The observed incidence of anti-drug antibodies (ADA) is highly dependent on the sensitivity and specificity of the assay. Differences in assay methods preclude meaningful comparisons of the incidence of ADA in the study described below with the incidence of ADA in other studies, including those of pivekimab sunirine-pvzy.

Following administration of pivekimab sunirine-pvzy in CADENZA in BPDCN patients, 19/80 (24%) of patients tested positive for treatment emergent antibodies against pivekimab sunirine-pvzy. Of those who tested positive for anti-drug antibody, neutralizing antibodies were detected in 14/18 (78%) of evaluable patients. There was no identified clinically significant effect of anti-drug antibodies on pharmacokinetics, safety, or effectiveness of pivekimab sunirine-pvzy.

13. NONCLINICAL TOXICOLOGY

13.1 Carcinogenesis, Mutagenesis, Impairment of Fertility

Carcinogenesis

Carcinogenicity studies have not been conducted with pivekimab sunirine-pvzy or the small molecule FGN849.

Mutagenesis

FGN849 was mutagenic in the bacterial reverse mutation (Ames) assay and clastogenic in the in vitro and in vivo (rat) micronucleus assays. These results are consistent with the pharmacological mechanism of action of DNA alkylation that induces G2-M phase arrest of dividing cells resulting in cell death.

Impairment of Fertility

Fertility studies have not been conducted with pivekimab sunirine-pvzy or FGN849.

14. CLINICAL STUDIES

14.1 Treatment-naïve Blastic Plasmacytoid Dendritic Cell Neoplasm (BPDCN)

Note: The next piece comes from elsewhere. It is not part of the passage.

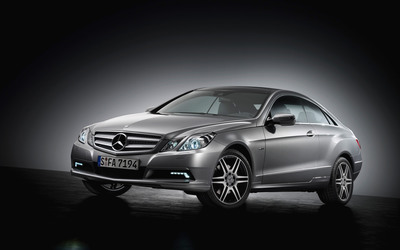 Mercedes-Benz E-Class Coupe wallpaper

CADENZA (NCT03386513) was a multicenter, open-label, single-arm, clinical trial that included 33 adult patients with treatment-naїve BPDCN with no central nervous system (CNS) involvement. Treatment consisted of DECNUPAZ 0.045 mg/kg intravenously once every three weeks. Patient baseline characteristics are presented in Table 6.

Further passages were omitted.